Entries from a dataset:
--------------------------------

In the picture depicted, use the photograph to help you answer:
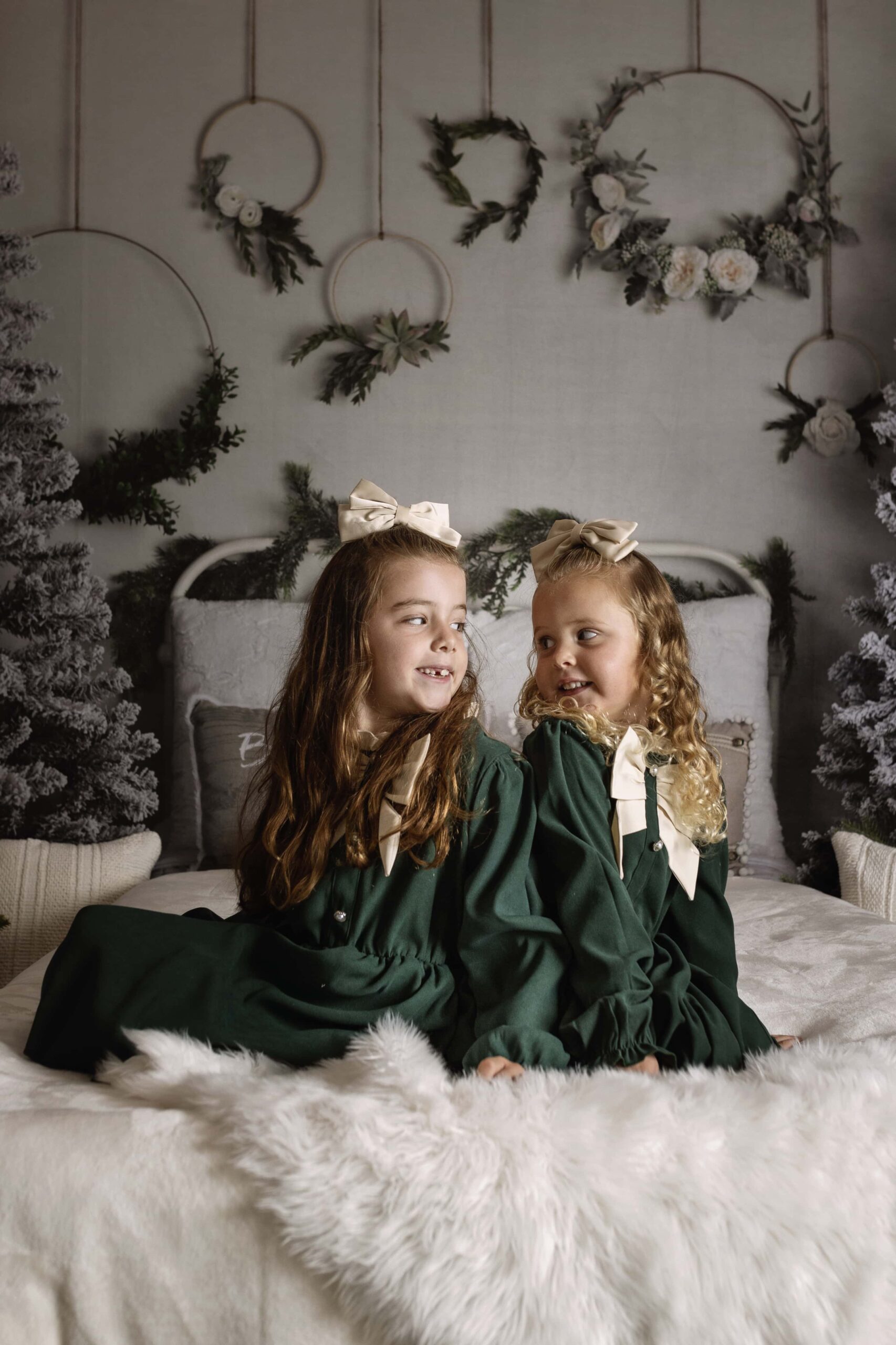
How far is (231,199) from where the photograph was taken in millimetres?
2816

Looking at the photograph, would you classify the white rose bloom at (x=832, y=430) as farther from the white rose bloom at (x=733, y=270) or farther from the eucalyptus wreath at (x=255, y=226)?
the eucalyptus wreath at (x=255, y=226)

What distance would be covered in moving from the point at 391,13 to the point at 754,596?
1842 millimetres

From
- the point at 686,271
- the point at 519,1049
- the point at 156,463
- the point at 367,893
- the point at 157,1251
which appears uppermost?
the point at 686,271

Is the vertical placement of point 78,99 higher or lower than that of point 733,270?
higher

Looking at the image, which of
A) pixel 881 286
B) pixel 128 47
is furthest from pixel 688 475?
pixel 128 47

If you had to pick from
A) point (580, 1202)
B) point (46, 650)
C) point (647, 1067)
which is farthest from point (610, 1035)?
point (46, 650)

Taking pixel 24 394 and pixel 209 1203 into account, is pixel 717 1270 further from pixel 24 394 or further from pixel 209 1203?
pixel 24 394

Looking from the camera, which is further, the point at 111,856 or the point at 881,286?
the point at 881,286

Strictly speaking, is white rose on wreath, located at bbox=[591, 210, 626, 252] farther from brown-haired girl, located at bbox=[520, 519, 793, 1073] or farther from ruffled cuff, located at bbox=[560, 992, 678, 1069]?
ruffled cuff, located at bbox=[560, 992, 678, 1069]

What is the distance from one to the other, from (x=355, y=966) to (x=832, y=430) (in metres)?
2.27

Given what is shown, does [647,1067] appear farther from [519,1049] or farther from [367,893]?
[367,893]

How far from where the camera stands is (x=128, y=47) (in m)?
2.85

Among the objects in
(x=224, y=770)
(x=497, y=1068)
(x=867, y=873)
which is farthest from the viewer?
(x=224, y=770)

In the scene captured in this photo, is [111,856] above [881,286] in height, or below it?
below
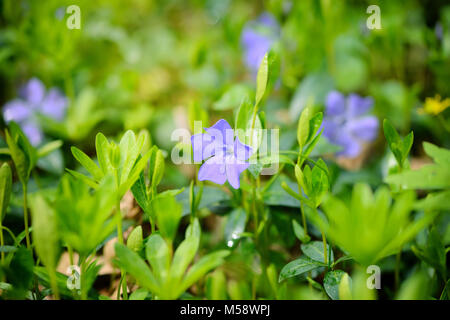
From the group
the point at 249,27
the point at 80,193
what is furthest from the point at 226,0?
the point at 80,193

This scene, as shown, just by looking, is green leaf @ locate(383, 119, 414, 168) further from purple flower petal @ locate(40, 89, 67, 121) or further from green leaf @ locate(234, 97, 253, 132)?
purple flower petal @ locate(40, 89, 67, 121)

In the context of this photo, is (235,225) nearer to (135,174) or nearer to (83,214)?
(135,174)

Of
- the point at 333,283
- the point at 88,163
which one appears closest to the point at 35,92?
the point at 88,163

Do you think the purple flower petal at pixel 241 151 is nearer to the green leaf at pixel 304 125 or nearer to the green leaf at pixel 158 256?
the green leaf at pixel 304 125

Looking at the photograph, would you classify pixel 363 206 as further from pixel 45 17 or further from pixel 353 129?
pixel 45 17

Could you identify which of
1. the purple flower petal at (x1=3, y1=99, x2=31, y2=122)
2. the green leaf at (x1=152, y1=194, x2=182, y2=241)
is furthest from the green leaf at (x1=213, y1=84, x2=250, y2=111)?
the purple flower petal at (x1=3, y1=99, x2=31, y2=122)

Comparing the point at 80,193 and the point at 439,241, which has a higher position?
the point at 80,193
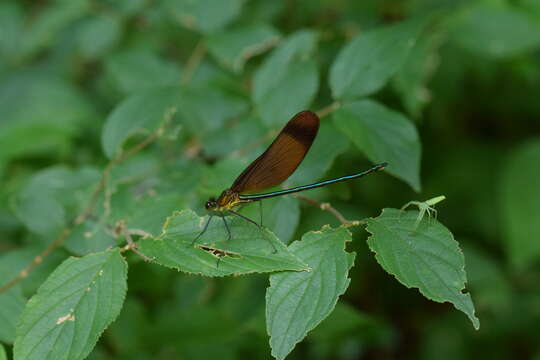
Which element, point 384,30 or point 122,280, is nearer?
point 122,280

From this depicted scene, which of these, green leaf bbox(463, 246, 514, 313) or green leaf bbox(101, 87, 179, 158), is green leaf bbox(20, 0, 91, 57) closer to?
green leaf bbox(101, 87, 179, 158)

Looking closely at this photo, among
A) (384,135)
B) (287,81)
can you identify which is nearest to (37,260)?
(287,81)

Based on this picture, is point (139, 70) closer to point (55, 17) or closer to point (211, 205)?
point (55, 17)

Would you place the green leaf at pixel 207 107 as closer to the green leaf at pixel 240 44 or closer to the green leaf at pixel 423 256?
the green leaf at pixel 240 44

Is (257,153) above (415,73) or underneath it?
above

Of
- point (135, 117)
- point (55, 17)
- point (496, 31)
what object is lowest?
point (496, 31)

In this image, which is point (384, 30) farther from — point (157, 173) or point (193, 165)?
point (157, 173)

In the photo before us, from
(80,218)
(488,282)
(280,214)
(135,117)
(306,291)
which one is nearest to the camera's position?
(306,291)

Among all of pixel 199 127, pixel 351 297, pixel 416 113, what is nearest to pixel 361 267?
pixel 351 297
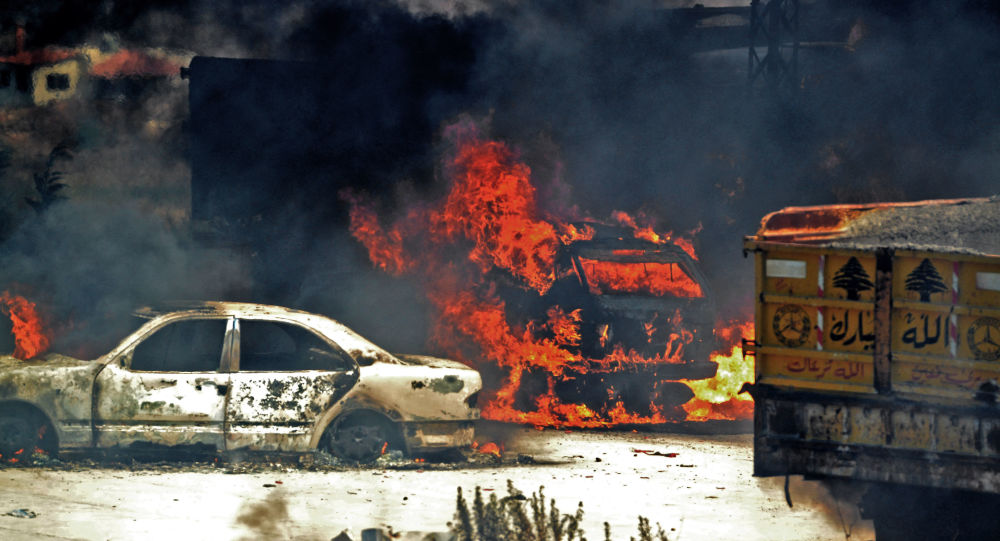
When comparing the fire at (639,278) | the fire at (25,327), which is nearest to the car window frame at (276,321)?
the fire at (639,278)

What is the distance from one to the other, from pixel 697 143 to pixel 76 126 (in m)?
22.0

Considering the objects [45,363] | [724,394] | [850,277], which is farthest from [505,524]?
[724,394]

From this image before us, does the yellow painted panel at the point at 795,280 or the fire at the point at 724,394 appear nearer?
the yellow painted panel at the point at 795,280

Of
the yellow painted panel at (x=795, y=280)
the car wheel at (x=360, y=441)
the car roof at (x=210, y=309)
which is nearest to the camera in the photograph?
the yellow painted panel at (x=795, y=280)

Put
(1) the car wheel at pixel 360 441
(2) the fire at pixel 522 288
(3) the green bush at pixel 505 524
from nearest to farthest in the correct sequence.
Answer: (3) the green bush at pixel 505 524 → (1) the car wheel at pixel 360 441 → (2) the fire at pixel 522 288

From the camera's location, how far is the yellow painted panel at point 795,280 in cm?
700

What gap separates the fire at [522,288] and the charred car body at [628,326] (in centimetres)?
2

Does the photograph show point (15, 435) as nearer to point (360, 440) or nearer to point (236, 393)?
point (236, 393)

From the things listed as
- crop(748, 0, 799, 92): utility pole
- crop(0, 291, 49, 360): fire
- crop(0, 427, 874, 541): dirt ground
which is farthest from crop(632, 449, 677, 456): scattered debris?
crop(748, 0, 799, 92): utility pole

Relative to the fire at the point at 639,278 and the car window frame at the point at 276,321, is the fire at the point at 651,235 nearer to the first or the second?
→ the fire at the point at 639,278

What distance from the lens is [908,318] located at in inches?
265

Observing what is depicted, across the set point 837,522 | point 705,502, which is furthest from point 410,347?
point 837,522

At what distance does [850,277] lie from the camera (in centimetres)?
690

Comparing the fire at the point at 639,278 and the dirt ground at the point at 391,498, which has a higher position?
the fire at the point at 639,278
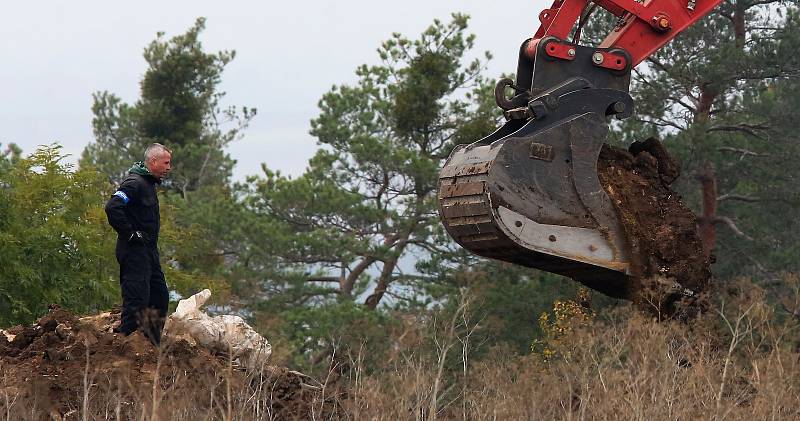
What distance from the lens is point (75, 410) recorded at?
8.95 m

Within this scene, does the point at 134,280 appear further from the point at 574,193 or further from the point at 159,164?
the point at 574,193

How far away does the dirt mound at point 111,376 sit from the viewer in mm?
8750

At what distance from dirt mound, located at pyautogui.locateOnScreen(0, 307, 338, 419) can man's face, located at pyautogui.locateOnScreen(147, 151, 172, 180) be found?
1122 mm

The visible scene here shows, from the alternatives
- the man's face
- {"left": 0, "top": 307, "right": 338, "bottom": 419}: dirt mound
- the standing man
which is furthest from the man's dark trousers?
the man's face

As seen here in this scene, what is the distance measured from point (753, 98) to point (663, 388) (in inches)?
708

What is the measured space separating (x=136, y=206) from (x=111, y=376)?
1.36 metres

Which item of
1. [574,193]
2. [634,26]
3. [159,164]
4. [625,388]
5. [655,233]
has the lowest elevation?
[625,388]

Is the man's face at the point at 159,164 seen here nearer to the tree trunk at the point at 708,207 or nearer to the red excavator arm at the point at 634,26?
the red excavator arm at the point at 634,26

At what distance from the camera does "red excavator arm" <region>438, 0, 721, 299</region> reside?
9.54 m

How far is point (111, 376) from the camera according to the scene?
9.21 m

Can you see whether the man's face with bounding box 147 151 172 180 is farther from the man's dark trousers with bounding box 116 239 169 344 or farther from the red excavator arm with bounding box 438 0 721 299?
the red excavator arm with bounding box 438 0 721 299

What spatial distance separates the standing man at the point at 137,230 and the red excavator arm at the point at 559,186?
1.99m

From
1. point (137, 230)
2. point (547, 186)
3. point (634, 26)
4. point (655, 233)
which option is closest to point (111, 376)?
point (137, 230)

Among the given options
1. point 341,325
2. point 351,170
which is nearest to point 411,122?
point 351,170
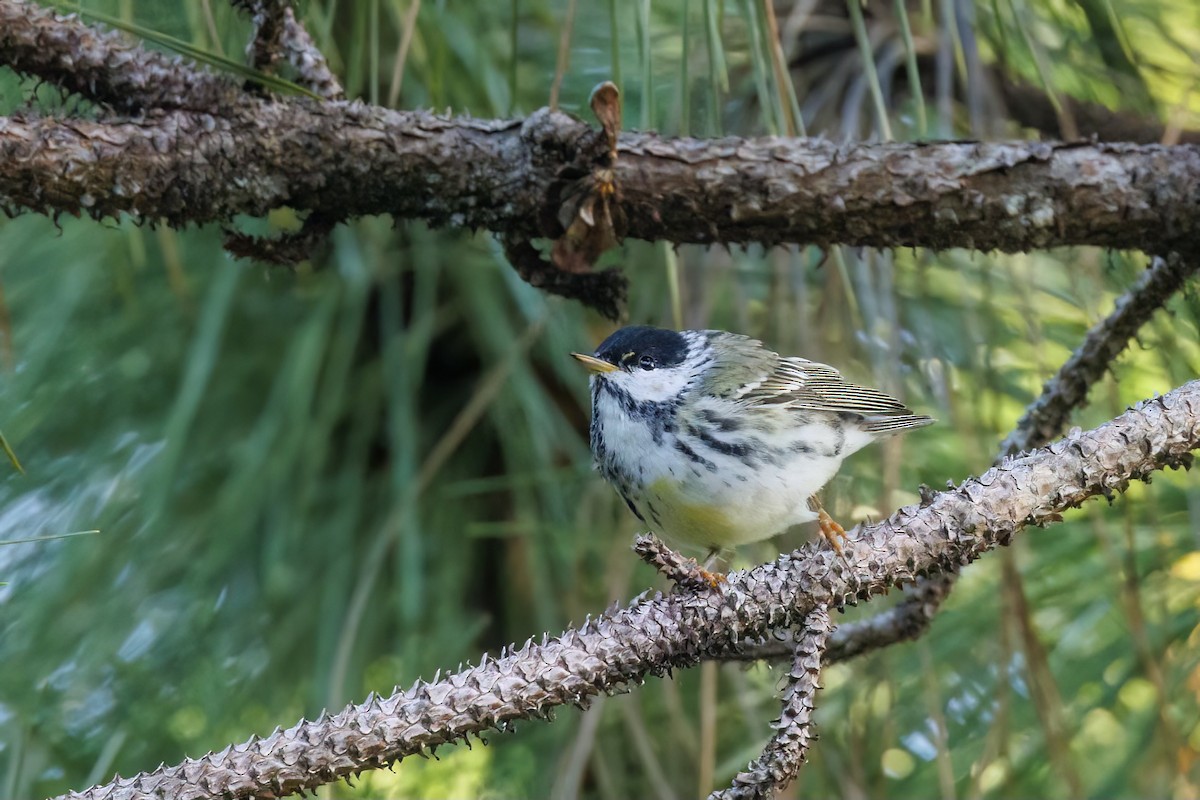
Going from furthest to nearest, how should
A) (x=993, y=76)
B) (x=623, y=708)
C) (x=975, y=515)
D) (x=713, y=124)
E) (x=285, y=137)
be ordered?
(x=993, y=76) < (x=623, y=708) < (x=713, y=124) < (x=285, y=137) < (x=975, y=515)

--------------------------------

## Short task
Output each line of the listing above, word for word, from the one holding "The visible scene" through the last line, both included; omit the pictures.

## Answer below
The visible scene here shows, from the alternatives
- the man's face
- {"left": 0, "top": 307, "right": 338, "bottom": 419}: dirt mound
- the standing man
which is furthest from the man's dark trousers?
the man's face

As seen here in this scene, what is the distance measured from point (753, 98) to point (663, 388) (in inches)?
708

What is the measured space separating (x=136, y=206) from (x=111, y=376)?
1.36 metres

Which item of
1. [574,193]
2. [634,26]
3. [159,164]
4. [625,388]
5. [655,233]
has the lowest elevation?
[625,388]

Is the man's face at the point at 159,164 seen here nearer to the tree trunk at the point at 708,207 or nearer to the red excavator arm at the point at 634,26?
the red excavator arm at the point at 634,26

At what distance from the camera does "red excavator arm" <region>438, 0, 721, 299</region> reside?
9.54 m

How far is point (111, 376) from the camera according to the scene?
9.21 m

Can you see whether the man's face with bounding box 147 151 172 180 is farther from the man's dark trousers with bounding box 116 239 169 344 or farther from the red excavator arm with bounding box 438 0 721 299?
the red excavator arm with bounding box 438 0 721 299

What spatial distance separates the standing man at the point at 137,230 and the red excavator arm at the point at 559,186?
1.99m

From
1. point (137, 230)
2. point (547, 186)
3. point (634, 26)
4. point (655, 233)
which option is closest to point (111, 376)?
point (137, 230)

Among the given options
1. point 341,325
2. point 351,170
which is nearest to point 411,122?
point 351,170
Going from furthest to nearest, how should
A) (x=993, y=76)
B) (x=623, y=708)
C) (x=975, y=515)
D) (x=713, y=124)
E) (x=285, y=137)
be ordered?
(x=993, y=76) < (x=623, y=708) < (x=713, y=124) < (x=285, y=137) < (x=975, y=515)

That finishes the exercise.